Many new players are launching

Some analysts argue that as many as 130 new start-ups are expected to launch between mid-2021 and the end of 2022, in particular because the pandemic has led to a sharp reduction in operational costs and the purchase price of aircraft. At least 40% of these new companies are expected to be based in Europe.

Manufacturers’ order books are far from empty

New orders are arriving regularly, especially as low-cost airlines multiply and gain market share. The new airlines are mainly buying Airbus A320, Boeing 737 and Airbus A330.

By the end of 2022, Airbus should almost catch up with its 2016 production levels, and finally go back above the 2019 level around 2025.

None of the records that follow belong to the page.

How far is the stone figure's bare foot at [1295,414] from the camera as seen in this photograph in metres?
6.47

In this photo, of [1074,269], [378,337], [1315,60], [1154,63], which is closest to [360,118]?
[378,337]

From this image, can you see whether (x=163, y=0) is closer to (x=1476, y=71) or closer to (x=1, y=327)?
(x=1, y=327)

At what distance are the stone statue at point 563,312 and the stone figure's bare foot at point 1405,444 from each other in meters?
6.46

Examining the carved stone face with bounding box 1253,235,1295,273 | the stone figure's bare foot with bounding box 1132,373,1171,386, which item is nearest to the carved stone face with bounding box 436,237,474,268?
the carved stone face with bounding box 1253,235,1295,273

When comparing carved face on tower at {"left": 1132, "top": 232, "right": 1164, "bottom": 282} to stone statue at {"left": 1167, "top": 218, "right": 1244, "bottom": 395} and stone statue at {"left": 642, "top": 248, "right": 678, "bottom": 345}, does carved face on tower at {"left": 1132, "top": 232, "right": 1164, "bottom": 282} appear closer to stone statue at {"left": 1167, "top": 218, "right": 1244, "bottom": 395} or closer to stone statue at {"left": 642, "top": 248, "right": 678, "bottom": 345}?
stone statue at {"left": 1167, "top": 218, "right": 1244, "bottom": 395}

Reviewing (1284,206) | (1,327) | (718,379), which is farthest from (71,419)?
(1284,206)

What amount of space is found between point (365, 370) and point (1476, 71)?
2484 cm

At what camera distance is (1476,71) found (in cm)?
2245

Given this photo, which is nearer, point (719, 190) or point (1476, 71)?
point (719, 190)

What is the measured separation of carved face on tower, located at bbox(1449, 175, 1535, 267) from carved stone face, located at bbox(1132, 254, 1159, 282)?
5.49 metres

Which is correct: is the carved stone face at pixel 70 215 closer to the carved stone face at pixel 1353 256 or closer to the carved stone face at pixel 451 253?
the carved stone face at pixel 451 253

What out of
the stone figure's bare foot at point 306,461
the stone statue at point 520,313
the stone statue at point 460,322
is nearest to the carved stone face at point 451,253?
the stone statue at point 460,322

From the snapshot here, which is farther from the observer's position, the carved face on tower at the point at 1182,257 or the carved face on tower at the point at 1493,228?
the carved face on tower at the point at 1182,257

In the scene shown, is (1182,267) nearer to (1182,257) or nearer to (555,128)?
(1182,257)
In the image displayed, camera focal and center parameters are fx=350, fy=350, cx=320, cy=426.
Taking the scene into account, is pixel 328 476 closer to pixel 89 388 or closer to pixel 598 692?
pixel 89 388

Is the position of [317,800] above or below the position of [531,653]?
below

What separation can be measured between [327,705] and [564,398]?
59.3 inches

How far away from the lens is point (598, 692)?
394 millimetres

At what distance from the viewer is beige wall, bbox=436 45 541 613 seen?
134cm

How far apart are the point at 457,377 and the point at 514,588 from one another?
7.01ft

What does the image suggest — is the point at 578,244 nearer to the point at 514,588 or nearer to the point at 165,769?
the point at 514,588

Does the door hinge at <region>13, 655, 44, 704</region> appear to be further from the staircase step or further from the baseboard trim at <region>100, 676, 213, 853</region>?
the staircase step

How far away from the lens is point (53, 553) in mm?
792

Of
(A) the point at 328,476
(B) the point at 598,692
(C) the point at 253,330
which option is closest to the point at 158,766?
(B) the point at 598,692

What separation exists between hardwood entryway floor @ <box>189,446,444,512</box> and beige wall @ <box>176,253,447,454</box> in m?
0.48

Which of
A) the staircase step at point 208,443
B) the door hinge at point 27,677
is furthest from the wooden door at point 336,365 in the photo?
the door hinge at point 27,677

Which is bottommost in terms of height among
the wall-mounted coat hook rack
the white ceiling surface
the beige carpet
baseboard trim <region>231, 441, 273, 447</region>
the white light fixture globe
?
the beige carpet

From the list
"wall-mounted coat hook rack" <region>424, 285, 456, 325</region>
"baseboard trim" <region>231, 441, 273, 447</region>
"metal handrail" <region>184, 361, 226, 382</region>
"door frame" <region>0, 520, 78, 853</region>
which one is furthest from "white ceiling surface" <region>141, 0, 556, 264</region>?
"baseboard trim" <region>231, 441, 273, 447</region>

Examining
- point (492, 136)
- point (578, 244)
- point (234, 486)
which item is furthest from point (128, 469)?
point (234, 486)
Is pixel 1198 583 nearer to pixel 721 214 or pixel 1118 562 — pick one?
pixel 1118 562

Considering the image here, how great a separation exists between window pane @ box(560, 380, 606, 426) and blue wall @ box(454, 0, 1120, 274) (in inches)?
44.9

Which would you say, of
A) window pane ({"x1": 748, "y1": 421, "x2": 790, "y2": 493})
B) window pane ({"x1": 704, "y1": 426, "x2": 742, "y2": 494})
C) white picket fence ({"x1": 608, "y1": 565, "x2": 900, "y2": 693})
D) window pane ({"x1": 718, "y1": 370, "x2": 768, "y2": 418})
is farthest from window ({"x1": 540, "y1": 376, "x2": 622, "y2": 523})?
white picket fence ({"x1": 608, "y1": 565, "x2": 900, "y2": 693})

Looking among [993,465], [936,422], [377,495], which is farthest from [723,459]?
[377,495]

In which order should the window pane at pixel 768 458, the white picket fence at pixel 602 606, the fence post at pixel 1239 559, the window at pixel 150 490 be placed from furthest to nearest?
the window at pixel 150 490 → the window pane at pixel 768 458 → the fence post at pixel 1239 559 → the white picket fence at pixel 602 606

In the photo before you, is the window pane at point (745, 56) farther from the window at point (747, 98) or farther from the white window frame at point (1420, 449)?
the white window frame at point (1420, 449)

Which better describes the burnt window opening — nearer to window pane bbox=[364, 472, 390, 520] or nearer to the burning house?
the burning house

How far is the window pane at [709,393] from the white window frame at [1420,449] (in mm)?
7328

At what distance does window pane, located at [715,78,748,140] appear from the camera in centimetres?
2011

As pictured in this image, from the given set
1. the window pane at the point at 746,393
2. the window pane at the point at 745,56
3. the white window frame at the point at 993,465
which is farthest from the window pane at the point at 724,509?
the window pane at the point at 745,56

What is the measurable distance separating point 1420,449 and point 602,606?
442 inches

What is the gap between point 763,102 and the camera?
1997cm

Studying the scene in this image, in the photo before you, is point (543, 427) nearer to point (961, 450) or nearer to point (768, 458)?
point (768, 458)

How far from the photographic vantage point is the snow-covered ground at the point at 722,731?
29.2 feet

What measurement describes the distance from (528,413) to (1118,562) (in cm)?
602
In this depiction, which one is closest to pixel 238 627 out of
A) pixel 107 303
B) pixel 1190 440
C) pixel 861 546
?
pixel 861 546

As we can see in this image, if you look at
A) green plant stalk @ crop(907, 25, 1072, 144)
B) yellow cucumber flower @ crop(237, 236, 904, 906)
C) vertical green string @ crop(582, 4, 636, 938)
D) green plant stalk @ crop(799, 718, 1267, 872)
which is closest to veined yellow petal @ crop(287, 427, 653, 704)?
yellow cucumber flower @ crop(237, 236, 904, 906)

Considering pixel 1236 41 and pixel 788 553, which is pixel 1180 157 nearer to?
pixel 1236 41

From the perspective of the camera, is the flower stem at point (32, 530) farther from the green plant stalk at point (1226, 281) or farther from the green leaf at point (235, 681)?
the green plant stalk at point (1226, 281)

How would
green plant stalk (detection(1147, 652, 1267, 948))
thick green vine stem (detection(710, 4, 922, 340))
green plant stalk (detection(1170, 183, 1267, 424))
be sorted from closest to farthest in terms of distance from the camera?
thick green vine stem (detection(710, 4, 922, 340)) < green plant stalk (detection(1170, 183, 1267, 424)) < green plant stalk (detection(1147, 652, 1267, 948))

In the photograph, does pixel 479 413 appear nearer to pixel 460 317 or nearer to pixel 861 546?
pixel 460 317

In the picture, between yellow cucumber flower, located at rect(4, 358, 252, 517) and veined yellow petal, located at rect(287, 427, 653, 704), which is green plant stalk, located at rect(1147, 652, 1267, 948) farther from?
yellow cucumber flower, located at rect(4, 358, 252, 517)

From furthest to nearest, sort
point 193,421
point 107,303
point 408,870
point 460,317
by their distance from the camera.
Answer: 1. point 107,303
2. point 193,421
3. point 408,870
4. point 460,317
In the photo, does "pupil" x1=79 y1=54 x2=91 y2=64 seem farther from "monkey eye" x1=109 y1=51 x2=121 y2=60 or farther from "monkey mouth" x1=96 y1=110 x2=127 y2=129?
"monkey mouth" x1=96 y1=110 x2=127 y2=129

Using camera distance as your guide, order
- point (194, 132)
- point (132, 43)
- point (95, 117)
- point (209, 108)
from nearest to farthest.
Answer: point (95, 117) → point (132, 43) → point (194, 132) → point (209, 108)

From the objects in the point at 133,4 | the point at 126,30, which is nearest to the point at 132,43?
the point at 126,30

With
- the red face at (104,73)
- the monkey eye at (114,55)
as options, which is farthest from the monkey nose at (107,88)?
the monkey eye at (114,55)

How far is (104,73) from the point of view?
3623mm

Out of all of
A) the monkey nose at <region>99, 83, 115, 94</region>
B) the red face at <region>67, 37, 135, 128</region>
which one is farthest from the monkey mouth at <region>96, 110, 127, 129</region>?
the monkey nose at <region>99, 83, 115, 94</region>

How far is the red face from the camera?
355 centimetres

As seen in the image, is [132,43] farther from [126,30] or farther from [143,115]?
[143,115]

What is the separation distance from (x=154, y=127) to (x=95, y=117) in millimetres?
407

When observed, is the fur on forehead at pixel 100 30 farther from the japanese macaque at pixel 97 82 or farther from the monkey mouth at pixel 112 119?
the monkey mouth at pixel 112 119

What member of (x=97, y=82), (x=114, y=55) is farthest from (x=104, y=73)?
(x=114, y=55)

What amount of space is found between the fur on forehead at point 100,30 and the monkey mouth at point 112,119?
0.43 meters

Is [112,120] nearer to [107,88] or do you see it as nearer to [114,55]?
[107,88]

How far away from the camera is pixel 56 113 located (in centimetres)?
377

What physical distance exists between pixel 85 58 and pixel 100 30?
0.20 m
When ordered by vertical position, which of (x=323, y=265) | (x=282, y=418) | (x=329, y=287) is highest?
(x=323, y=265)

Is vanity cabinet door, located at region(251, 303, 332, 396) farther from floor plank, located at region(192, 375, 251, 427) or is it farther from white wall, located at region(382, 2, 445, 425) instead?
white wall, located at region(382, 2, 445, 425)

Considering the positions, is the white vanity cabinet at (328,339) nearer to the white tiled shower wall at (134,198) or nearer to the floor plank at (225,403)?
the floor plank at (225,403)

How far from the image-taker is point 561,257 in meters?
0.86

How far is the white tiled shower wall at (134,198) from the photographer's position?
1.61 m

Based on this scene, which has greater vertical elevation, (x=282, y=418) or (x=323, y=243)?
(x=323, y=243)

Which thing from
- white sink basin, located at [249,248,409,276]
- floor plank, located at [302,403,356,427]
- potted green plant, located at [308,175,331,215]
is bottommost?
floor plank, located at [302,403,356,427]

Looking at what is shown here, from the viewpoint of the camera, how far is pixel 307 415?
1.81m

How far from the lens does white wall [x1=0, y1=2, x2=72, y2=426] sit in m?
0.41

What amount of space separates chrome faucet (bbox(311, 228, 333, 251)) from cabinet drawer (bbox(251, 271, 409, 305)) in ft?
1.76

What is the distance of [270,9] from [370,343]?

With China’s approval of changes to the 737 MAX program, Boeing is expected to strongly boost production to catch up on the backlog of orders. However, especially because of the delay in the 787 program, Boeing will only be able to return to 2019 levels after 2025, losing some ground on its main competitor.

Cargo flights are benefitting from the boost in e-commerce

The congestion of Chinese ports contributed to an unprecedented surge in cargo flights in late 2021. There too, manufacturers are benefitting from an influx of orders, particularly for the Boeing 777F and the Airbus A350F.

Slimming down… or not

It’s hard to believe for this industry, but for once, it seems difficult to go with the flow. We thought that widebody aircraft had been forced to hit the air brakes in favour of long-distance flights in narrowbody aircraft, such as the Boeing 737 or 757 or the Airbus A321LR or A321XLR, in which flight attendants’ carts barely fit between the two three-seater rows.

Of course, the narrowbody will be used for the vast majority of our trips to vacation destinations under palm trees, but the Superjumbo jet could well take advantage of the generalized takeoff to get off the ground again, with several companies having recently announced new destinations for the A380.

Does eVTOL mean anything to you?

In a blog dedicated to innovation, it’s tempting to wonder if this confusing period will prove to be a real opportunity for electric vertical take-off and landing (eVTOL) aircraft; that is to say, drones, flying cabs and other variants that could well capitalize on the ground stopover imposed on the sector in 2020 and the steady recovery expected this year to take advantage of the updraft.

Because the technology is ready and travellers have been cut off from what they’re used to, a window of opportunity may well have opened. Especially since the introduction of urban electric mobility or drone deliveries during lockdown has given the concept some pretty good press.

Financial restructuring

Finally, since this period obviously had a major impact on the finances of all the players, once bankruptcies and restructurings are over, whatever the outcome, the financial situation of all the players will be healthier. This should restore the confidence of customers, suppliers and future investors.